Data Compliance
To solve privacy issues, companies must take a more thoughtful, proactive approach to protect data before it's ever shared across your organization or accessed by outside sources.
Eric Schrock
Mar 11, 2019
Share
This article originally appeared on Forbes.com as part of Delphix CTO Eric Schrock’s ongoing column. See the original post here.
Too many companies have experienced firsthand that insufficient enterprise data security has serious consequences. From Facebook's stream of data lapses to last month's massive "Collection #1" breach, the importance of data and the need to protect it has skyrocketed from an afterthought to a top priority for executives across industries. (Full disclosure: Facebook is a customer of Delphix.)
Leaders have rightly turned their attention to strengthening data security controls that ensure only the right people have access to sensitive data. But they still struggle with managing the inherent risk carried by data should those security controls fail — especially when data is shared with third parties.

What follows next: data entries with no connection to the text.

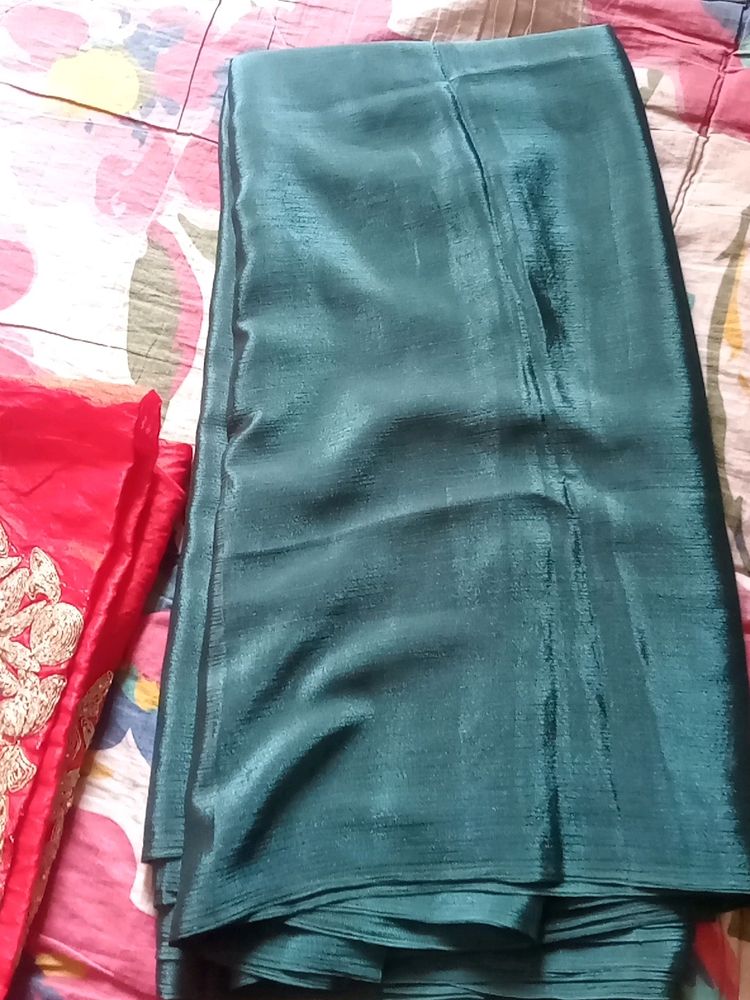 New Saree With Heavy Work Blouse Piece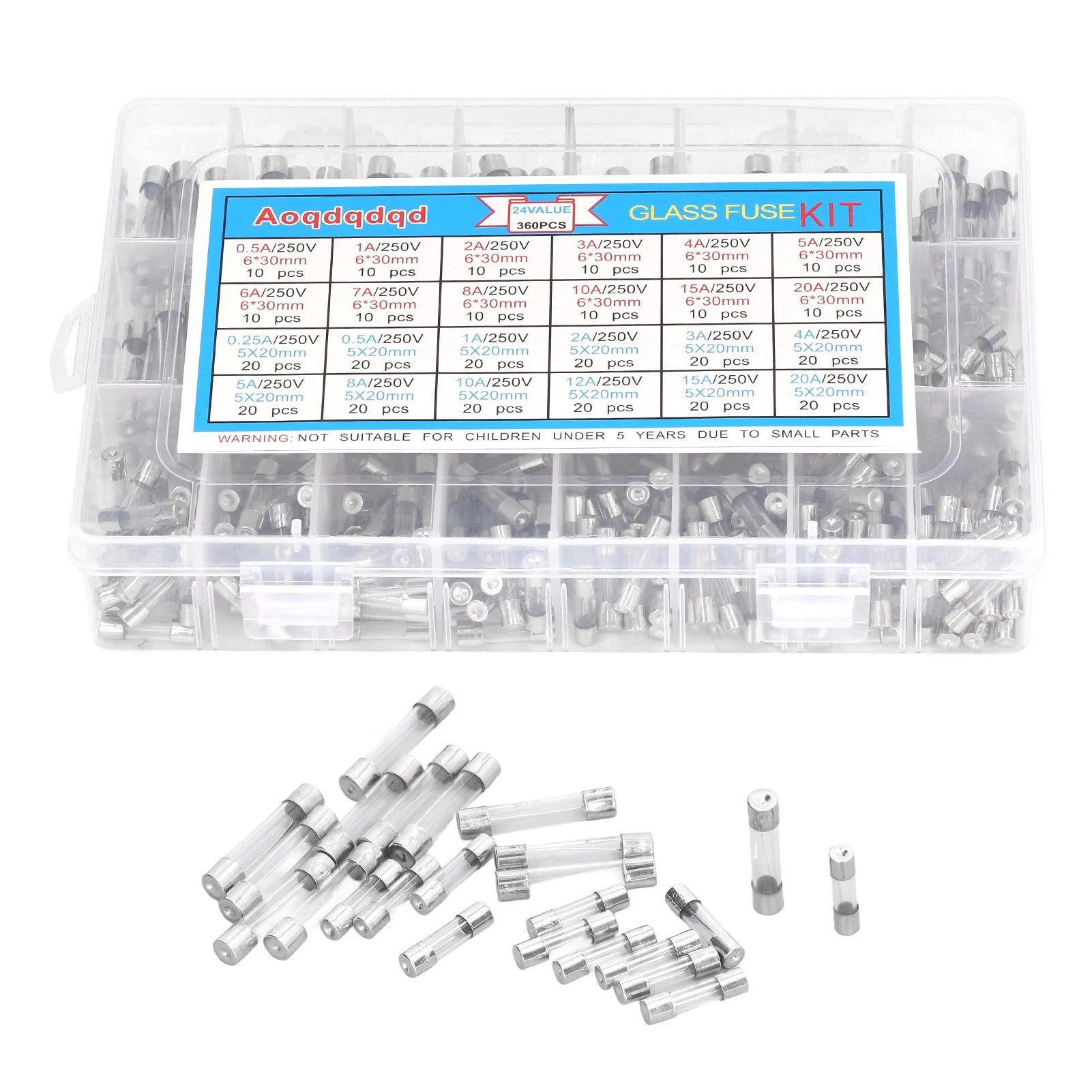 360Pcs/box Glass Fuse Tube 0.25A‑20A 24 Types 6x30mm 5x20mm Assortment Set Kit for Circuit Protection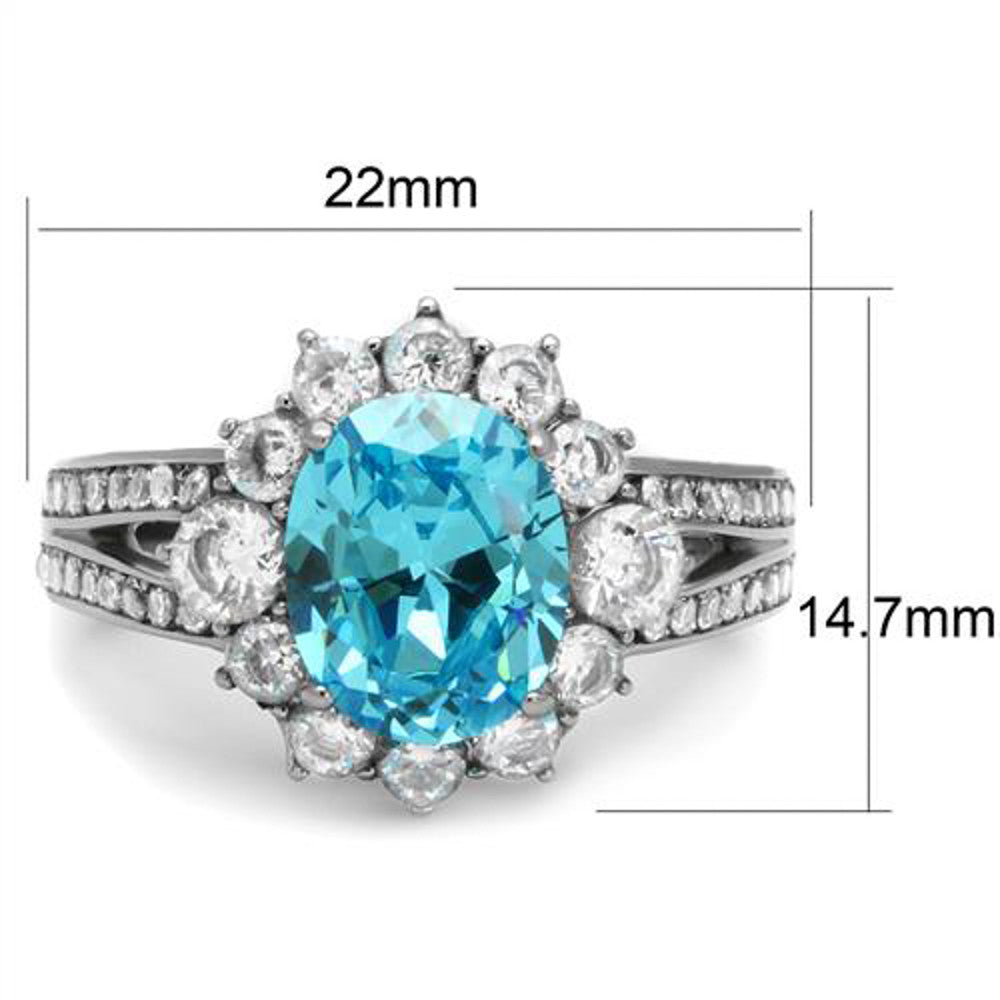 ARTK2977 Women's 3.58 Ct Oval Cut Sea Blue CZ Stainless Steel Halo Engagement Ring 5-10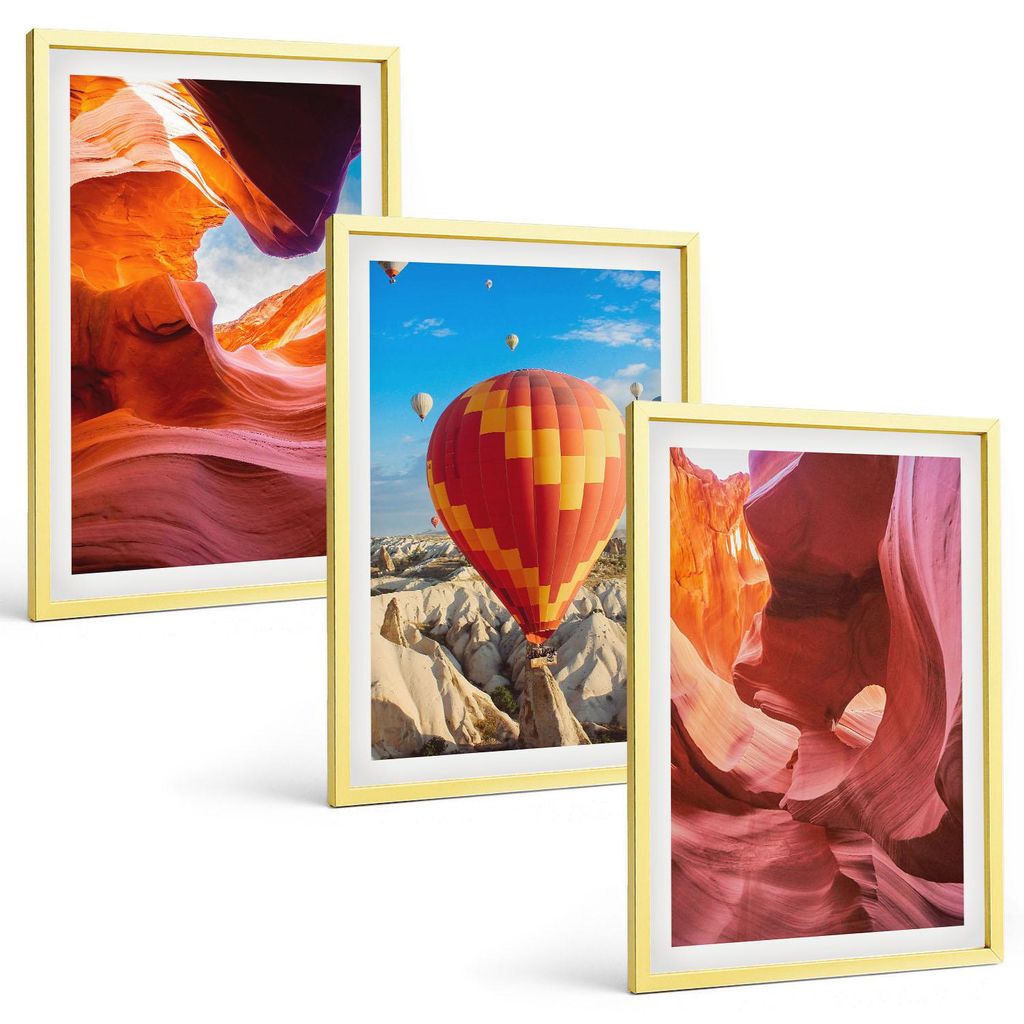 Bilder Set 3-teilig im Goldrahmen Rahmen – Wandbilder 3 Stück – gerahmte Poster für Wohnzimmer, Schlafzimmer und Flur – 40x60 cm – Wüste...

When data flows outside the company, you lose the chain of custody and the risk of breaches or misuse rises substantially. Relying on legal contracts is insufficient in today's world of heightened privacy and increasing regulation. Although restricting access to data or shutting down third-party integrations seems like the best course of action, it's ultimately just a band-aid. To solve privacy issues, companies must take a more thoughtful, proactive approach to protect data before it's ever shared across your organization or accessed by outside sources.
First, define the nature of the controls, people and risk associated with the data you're gathering. When MoviePass faced backlash from the use of location data within its mobile app, it begged the question: What reviews and controls exist to ensure that data is being secured and used appropriately? While the General Data Protection Regulation (GDPR) has forced companies to give users more control over how their data is shared, companies shouldn't wait for the next regulation to drop. Instead, businesses must learn to transparently communicate their data practices, gather only the minimum data required and ensure that data is secured and used appropriately.
Second, understand who has access to what types of data within your company and what that risk presents. Data is always changing in content and structure. It moves and transforms as it's split apart and is combined and distributed to those that need it. Unless you think proactively about where data should be, it will inevitably end up where it's not supposed to be. Before blindly making data available, make sure you answer key questions such as: Who needs access and why? What sensitive information is contained within the data? What would be the impact if security controls failed or an authorized user acted unethically? Once you open Pandora's box, there's no going back.
Finally, follow where data flows outside the company. Once data leaves your hands, you lose chain of custody forever to a third party. That third party may lack the same security controls you've worked so hard to put in place. Start by understanding the purposes for which that data is to be used and how long the data should live there. Figure out how data needs to be obfuscated and redacted, but know that data privacy is not black and white. Don't assume that just because you've eliminated standard personal information like credit cards and social security numbers that your data is risk-free. Think carefully about all the ways sensitive information could be derived from the dataset.
When providing data to third parties, start by ensuring that you're only sending the minimal information necessary for them to get their job done. For many types of behavioral analysis, for example, reams of personal data can simply be replaced with a token that uniquely identifies a user within the dataset. But this can be challenging when you’re not sure what data might be relevant to the analysis at hand. When in doubt, less is more. Start small and gradually add more data as you determine what is really needed.
While strong security controls are a given, redacting and obfuscating sensitive data is equally critical to effectively managing risk. Data masking is an important method for protecting sensitive data from malicious actors. With data masking, you can still have realistic data points that are anonymized. That means wrongdoers can't disrupt a business even when they bypass other security measures and extract your data. When data has been masked, it's like stealing a wallet that has no cash inside.
But masking is only part of the solution because even anonymized data carries the risk of reverse-engineering sensitive information. For example, let’s say you’re sending data to an HR agency to do a salary analysis. This may only require job titles and annual pay figures for employees, which you’ve shared in a way that protects the user privacy — or so you thought. With only one CEO, it’s trivial for someone to learn their salary from this data. Additional context opens the floodgates to de-anonymize data, as researchers have shown with real-world municipal data sets. What might appear as innocuous anonymized location data can be combined with outside knowledge (someone’s daily routine, for example) to then derive private information, such as where they went last Friday night. Ensure that datasets are sufficiently limited or redacted to mitigate the risk of reverse engineering.
At the heart of the issue is a single question: How do we keep sensitive information safe? Following recent data breaches and mismanagement, we can and should continue to increase security controls such as data encryption and access control. However, this only addresses one part of the data privacy story, and going too far can easily stifle innovation when the users of data can’t get the access they need.
Strong data security controls must be combined with data privacy techniques that mitigate the inherent risk that data can carry at every turn. Proper data obfuscation and redaction must be done before data leaves your hands because humans and systems will inevitably fail, putting you on the front page — with users and regulators calling for blood.